3. In some species a process called spermatization involves a single detached male cell
that becomes attached to the female receptive organ--whether a trichogyne or somatic
hypha--and empties its nucleus into the receptive cell. The male nucleus or nuclei
migrate to the ascogonium through the septal pores. The male cells are dispersed by
insects, wind, or water to the receptive female organs. The functional male gamete
may be a spermatium, microconidium, or conidium. Spermatia are minute, spherical
or elongated, uninucleate, male sex cells incapable of germination by a germ tube. It
generally is assumed that they are evolutionary reduced from conidia. Spermatia may
be formed on the mycelium or in specialized structures called spermogonia.
Microconidia have been described as minute conidia that behave as spermatia, but
which also are capable of germinating and giving rise to mycelium. Conidia also may
function as spermatia by attaching themselves to the receptive organs and emptying
nuclei into them.
4. Plasmogamy - sometimes referred to as somatogamy - involves the fusion of
unspecialized somatic hyphae of two compatible mycelia with the nuclei migrating to
the ascogonia through the septal perforations. This is a method of plasmogamy that
may not be prevalent in ascomycetes, but is usual in many basidiomycetes.
In the ascomycetes, with yeasts being the major exception, the two nuclei may remain in
close association and undergo successive divisions that result in a number of dikaryotic cells.
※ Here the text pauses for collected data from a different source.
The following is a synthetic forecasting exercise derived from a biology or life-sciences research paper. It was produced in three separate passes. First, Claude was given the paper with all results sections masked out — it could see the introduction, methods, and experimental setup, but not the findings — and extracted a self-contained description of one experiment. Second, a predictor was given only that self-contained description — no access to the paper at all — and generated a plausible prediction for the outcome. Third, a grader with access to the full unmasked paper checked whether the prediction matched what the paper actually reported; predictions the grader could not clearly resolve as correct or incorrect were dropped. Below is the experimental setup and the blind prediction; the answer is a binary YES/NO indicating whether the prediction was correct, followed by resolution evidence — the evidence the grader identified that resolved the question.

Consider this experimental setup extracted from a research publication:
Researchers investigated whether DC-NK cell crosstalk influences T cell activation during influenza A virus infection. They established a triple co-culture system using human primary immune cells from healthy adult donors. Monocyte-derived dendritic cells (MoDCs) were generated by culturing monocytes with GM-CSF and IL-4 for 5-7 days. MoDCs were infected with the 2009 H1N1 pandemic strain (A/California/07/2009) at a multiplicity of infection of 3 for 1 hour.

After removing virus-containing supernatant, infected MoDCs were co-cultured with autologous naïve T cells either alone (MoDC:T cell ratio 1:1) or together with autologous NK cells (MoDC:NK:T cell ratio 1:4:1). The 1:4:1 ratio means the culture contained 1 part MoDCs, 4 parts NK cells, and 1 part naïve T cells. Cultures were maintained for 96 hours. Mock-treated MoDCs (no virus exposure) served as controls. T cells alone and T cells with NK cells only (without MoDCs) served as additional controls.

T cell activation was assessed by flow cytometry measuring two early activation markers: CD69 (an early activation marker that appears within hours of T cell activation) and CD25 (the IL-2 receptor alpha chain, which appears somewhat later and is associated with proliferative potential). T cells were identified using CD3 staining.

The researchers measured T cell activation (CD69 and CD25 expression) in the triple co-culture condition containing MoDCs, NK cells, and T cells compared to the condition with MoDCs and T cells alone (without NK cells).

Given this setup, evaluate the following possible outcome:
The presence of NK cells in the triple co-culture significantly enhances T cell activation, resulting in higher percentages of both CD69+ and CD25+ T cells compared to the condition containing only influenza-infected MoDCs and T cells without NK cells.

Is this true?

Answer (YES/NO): NO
Nuclear fusion eventually takes place in the young ascus. Meiosis in the diploid zygote
nucleus occurs almost immediately after fusion, and results in the production of four haploid
nuclei. These four nuclei then divide mitotically, resulting in the formation of eight nuclei
that will become incorporated into the eight ascospores during ascosporogenesis.
Incompatibility Systems
Homogenic incompatibility- is a process that promotes outcrossing in sexual fusions and is
controlled by mating type genes.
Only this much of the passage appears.